John Emerson is, of course, a frequent LH commenter; he also walks the hard path of the independent scholar, hacking his way through untraveled wildernesses of culture and history, asking questions none have asked before him, like “Could Friedrich Nietzsche have married Jane Austen?” Back in 2007 I wrote enthusiastically about his book Substantific Marrow; now he’s come out with a new one, The Sex Life of the Nineteenth Century: An Autobiographical Approach to the History of Western Civilization (you can see its handsome cover, badly photographed by me, at its LibraryThing page). Like its precursor, it has what John calls “interesting scraps of citations”; here are two from pp. 50-51:
“In spite of all this, my father sent me to school when I was ten. “Why”, I would say to myself, “learn Greek and Latin? I don’t know! There’s no need of it, anyway! What does it matter to me if I pass my exams? What’s the use of passing one’s exams? It is of no use at all, is it? Yes it is, though: they say there is no employment without a pass….Then take history: learning the lives of Chinaldon, and Nabopolassar, of Darius, of Cyrus, and of Alexander, and of their cronies, outstanding for their diabolical names (remarquables par leurs noms diaboliques) is a torture. What does it matter to me that Alexander was famous? What does it matter?…..How does anyone know that the Latins ever existed? Perhaps their Latin is some counterfeit language….What evil have I done that they should put me to the torture?”
“Le soleil etait encore chaude….”, Collected Poems, tr.

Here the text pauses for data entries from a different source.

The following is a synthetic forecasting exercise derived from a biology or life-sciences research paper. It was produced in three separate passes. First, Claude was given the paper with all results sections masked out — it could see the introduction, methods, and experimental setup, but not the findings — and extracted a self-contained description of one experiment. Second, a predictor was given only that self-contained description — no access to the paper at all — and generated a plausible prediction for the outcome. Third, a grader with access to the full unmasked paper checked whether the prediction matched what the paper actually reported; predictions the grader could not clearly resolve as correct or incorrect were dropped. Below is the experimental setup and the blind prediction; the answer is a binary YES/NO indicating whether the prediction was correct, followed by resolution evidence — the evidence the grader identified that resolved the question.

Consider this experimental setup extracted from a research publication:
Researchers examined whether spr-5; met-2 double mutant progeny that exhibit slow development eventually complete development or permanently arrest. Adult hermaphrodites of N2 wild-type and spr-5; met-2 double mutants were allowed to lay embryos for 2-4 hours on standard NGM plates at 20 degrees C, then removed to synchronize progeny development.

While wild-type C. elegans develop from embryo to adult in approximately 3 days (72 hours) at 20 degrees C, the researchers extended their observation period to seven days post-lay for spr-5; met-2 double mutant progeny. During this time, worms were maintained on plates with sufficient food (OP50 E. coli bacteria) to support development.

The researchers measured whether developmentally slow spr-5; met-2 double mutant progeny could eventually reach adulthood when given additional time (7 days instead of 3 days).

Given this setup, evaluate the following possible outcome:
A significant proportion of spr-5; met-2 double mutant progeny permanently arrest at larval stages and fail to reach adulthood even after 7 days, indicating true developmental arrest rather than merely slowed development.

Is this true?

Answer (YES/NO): NO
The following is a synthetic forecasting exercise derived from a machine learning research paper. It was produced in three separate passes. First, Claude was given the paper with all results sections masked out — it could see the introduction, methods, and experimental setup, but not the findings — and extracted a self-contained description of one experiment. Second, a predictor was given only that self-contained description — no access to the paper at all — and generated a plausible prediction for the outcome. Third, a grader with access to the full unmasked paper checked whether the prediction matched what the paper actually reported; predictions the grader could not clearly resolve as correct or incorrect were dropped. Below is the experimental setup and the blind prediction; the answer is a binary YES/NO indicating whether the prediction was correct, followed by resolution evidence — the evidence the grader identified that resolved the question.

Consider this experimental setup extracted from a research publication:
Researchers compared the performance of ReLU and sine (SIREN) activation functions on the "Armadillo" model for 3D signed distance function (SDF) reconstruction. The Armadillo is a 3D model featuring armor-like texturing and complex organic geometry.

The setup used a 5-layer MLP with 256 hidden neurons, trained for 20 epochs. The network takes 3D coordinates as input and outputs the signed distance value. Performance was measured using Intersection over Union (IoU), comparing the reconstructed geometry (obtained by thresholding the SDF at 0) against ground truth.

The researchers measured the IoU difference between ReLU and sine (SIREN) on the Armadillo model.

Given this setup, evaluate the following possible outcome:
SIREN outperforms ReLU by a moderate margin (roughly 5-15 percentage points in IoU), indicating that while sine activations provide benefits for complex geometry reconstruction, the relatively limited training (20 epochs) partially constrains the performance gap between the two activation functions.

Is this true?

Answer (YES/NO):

Bernard, written in 1864 when Rimbaud was ten years old.
Sometimes [Rimbaud's mother] would send them to bed supperless because they had been unable to recite, without a slip, the hundreds of Latin verses she had set them to learn from memory.
Bernard, “Introduction”, p. xxix
There are discussions of everything from Tocqueville to the Swedish Rosicrucians, from krakens and basilisks to oafs and wimps, from “Erik Satie and the sewing machine” to “the czarist regime in two anecdotes.” It’s available here; I urge you to check it out, and I hope he will eventually publish his long-promised book on Inner Eurasian history.